» **DIRECTIVE**
Reproduce the passage of the call for papers between "[Air-l] CFP: Surveillance" and "Jill A. Fisher)", inclusive, word for word.

» **PROVIDED TEXT**
[Air-l] CFP: Surveillance and Inequality (deadline: July 15, 2007)
Torin Monahan
torin.monahan at asu.edu
Wed Apr 11 21:28:13 PDT 2007
[appologies for cross-posting]
Surveillance & Society Call for Papers
Special Issue on Surveillance and Inequality: Issue 5(4)
(Guest editors: Torin Monahan and Jill A. Fisher)
Publication date: December 2007
Deadline for submissions: 15 July 2007
Many domains of social life are being
transfigured by new technologies of
identification, monitoring, tracking, data
analysis, and control. The lived experiences of
people subjected to surveillance, however, can
vary widely along lines of race, class, gender,
sexual orientation, age, and nationality. This
can be seen with the enforcement of different
types of mobilities for different categories of
people, whether at borders, on city streets, or
on the Internet. It can also be observed with
the increasingly invasive monitoring and
discipline of those accessing public services,
such as welfare, public education, or healthcare,
especially in the U.S. It can be perceived in
security-screening and police-profiling
practices, which continue to rely upon racial
markers of risk. Or inequality can be found in
the uneven treatment of individuals by insurance
providers, credit agencies, service centers, or
other commercial entities. Regardless of the
domain, new surveillance systems appear to
amplify existing social inequalities and
establish rationales for increased control of marginalized groups in societies.

» **INFORMATION GIVEN**
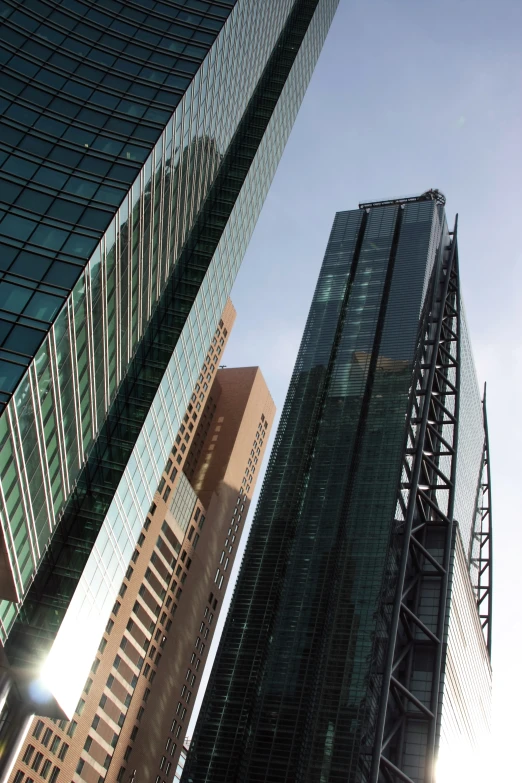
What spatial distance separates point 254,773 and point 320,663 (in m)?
13.4

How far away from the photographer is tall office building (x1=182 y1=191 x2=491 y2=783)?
2598 inches

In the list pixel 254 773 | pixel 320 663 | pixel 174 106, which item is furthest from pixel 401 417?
pixel 174 106

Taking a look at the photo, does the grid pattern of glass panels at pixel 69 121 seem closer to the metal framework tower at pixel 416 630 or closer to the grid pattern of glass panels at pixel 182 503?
the metal framework tower at pixel 416 630

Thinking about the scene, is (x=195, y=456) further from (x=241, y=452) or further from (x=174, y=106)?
(x=174, y=106)

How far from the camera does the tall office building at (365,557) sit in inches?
2598

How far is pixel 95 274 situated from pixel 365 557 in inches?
2739

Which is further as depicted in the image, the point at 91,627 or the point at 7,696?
the point at 91,627

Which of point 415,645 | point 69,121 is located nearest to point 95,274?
point 69,121

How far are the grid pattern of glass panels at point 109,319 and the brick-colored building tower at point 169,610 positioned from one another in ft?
150

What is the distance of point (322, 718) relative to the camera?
8731 centimetres

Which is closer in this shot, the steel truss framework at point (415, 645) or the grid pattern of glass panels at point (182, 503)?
the steel truss framework at point (415, 645)

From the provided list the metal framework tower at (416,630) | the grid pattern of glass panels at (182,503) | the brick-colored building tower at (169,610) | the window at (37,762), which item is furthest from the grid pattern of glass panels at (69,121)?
the grid pattern of glass panels at (182,503)

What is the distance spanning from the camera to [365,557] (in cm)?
10069

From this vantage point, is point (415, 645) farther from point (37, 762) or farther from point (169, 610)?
point (169, 610)
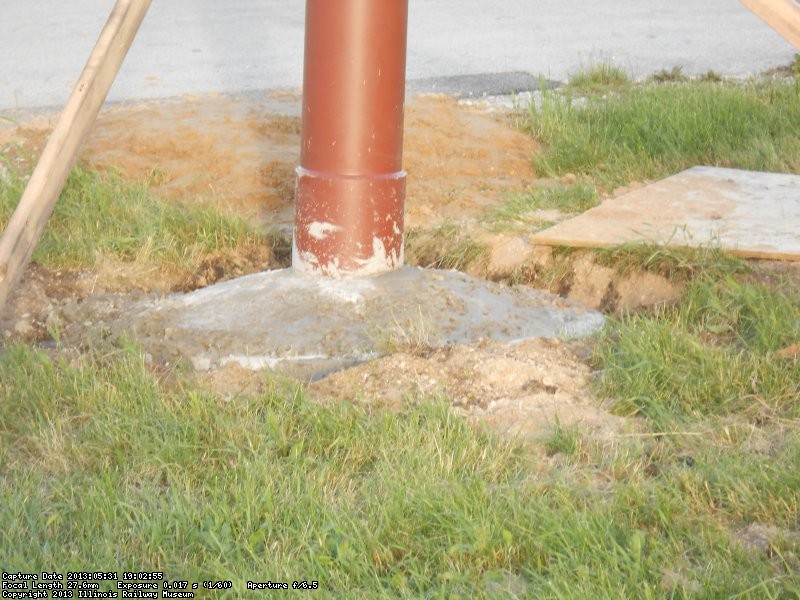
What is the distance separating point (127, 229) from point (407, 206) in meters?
1.14

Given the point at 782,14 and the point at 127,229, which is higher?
the point at 782,14

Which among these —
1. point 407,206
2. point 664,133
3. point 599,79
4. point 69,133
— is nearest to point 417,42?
point 599,79

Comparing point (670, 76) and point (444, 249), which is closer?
point (444, 249)

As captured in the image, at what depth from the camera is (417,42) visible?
357 inches

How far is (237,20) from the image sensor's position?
10078 mm

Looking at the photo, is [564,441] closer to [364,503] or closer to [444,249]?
[364,503]

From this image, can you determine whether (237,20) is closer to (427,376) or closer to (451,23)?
(451,23)

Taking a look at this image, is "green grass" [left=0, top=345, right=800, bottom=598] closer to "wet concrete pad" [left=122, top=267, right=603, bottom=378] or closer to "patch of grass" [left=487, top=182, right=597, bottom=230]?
"wet concrete pad" [left=122, top=267, right=603, bottom=378]

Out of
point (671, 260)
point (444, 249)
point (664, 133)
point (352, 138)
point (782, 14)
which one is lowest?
point (444, 249)

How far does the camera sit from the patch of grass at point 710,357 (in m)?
3.29

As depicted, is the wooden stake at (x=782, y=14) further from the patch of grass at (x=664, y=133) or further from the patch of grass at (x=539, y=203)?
the patch of grass at (x=664, y=133)

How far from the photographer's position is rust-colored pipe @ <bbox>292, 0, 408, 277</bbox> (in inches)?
155

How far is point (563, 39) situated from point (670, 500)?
6.93 metres

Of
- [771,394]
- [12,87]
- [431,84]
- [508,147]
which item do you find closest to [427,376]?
[771,394]
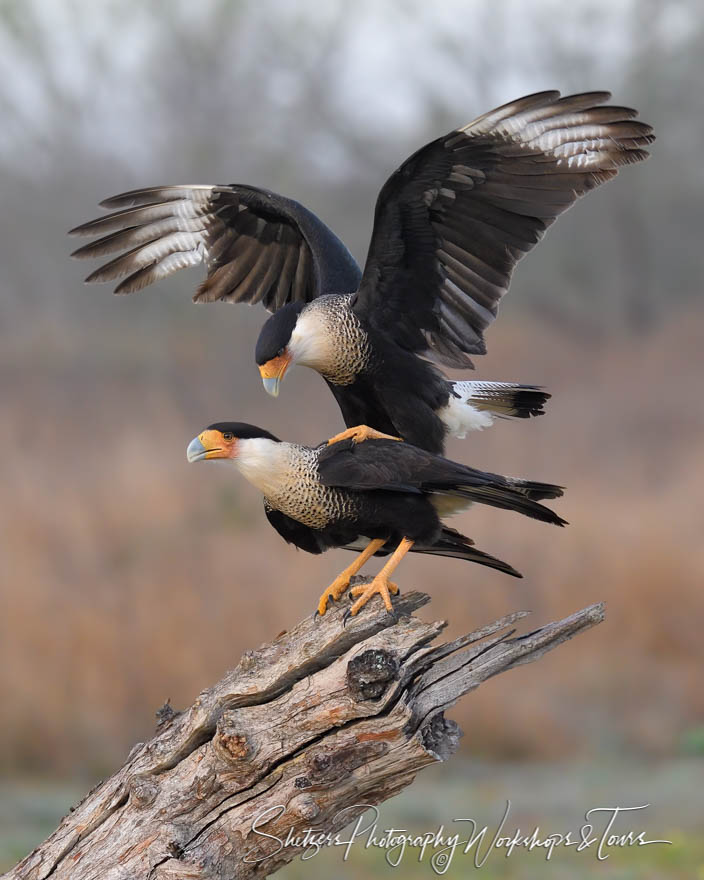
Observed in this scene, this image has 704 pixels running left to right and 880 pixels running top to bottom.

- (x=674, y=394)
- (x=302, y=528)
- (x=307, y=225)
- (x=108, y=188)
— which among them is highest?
(x=108, y=188)

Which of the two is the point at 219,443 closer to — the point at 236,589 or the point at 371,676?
the point at 371,676

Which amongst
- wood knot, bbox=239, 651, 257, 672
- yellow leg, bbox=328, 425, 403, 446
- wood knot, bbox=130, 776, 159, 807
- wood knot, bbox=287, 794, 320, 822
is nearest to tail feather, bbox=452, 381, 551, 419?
yellow leg, bbox=328, 425, 403, 446

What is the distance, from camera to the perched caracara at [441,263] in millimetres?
4258

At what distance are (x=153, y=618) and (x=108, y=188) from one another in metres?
12.2

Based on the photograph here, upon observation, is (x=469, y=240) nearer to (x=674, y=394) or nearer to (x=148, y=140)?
(x=674, y=394)

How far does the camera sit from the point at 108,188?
21.0 meters

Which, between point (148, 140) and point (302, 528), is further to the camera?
point (148, 140)

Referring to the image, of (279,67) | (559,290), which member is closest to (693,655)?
(559,290)

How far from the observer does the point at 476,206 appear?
4.52m

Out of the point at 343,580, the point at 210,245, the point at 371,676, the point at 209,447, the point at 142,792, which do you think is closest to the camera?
the point at 371,676

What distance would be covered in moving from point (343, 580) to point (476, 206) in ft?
5.23

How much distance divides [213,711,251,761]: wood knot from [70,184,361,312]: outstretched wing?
2347 mm

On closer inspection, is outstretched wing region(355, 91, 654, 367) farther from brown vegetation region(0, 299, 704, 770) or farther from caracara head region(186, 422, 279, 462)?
brown vegetation region(0, 299, 704, 770)

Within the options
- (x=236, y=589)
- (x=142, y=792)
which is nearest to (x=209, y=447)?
(x=142, y=792)
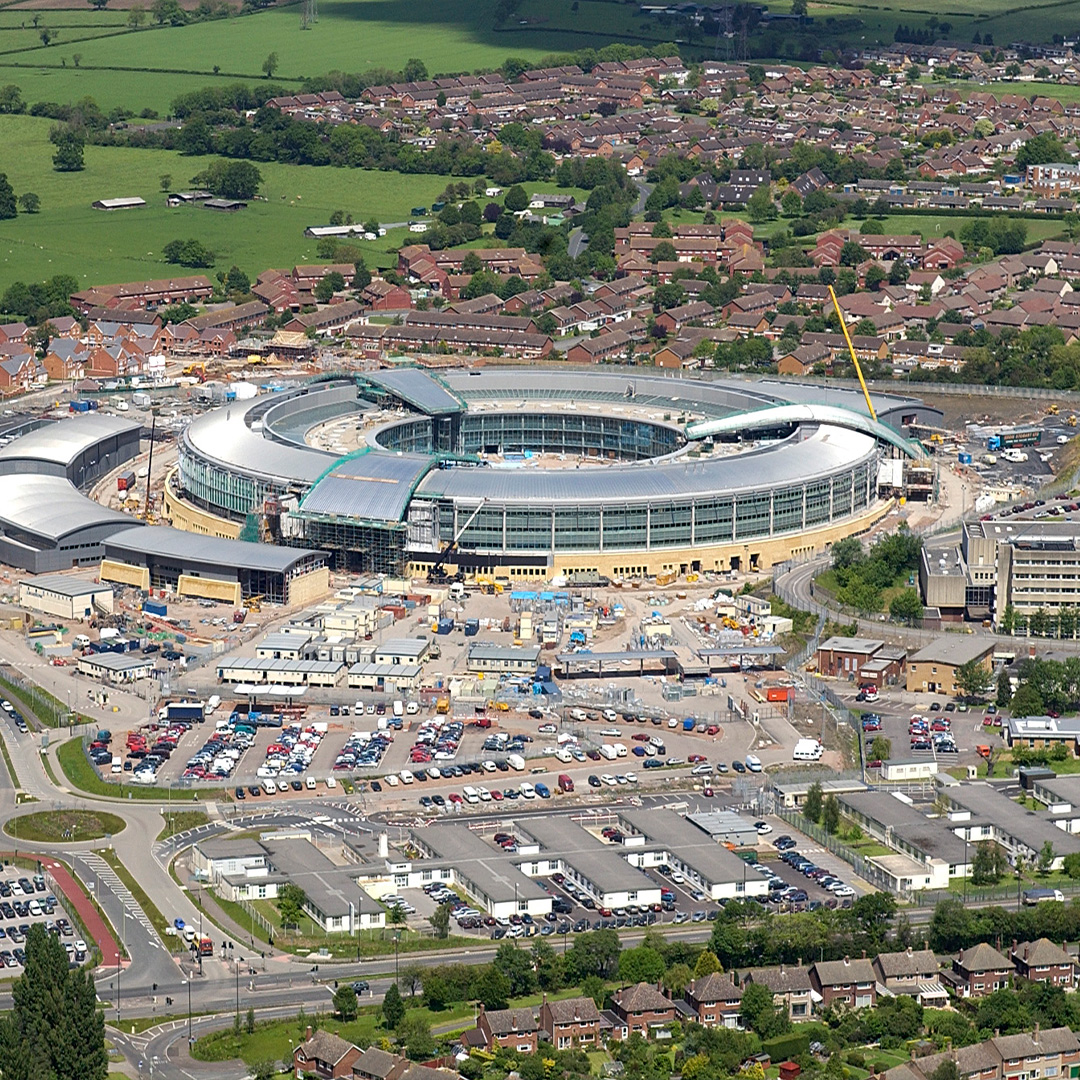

» **EXERCISE ANSWER**
[Air-l] CFP: Surveillance and Inequality (deadline: July 15, 2007)
Torin Monahan
torin.monahan at asu.edu
Wed Apr 11 21:28:13 PDT 2007
[appologies for cross-posting]
Surveillance & Society Call for Papers
Special Issue on Surveillance and Inequality: Issue 5(4)
(Guest editors: Torin Monahan and Jill A. Fisher)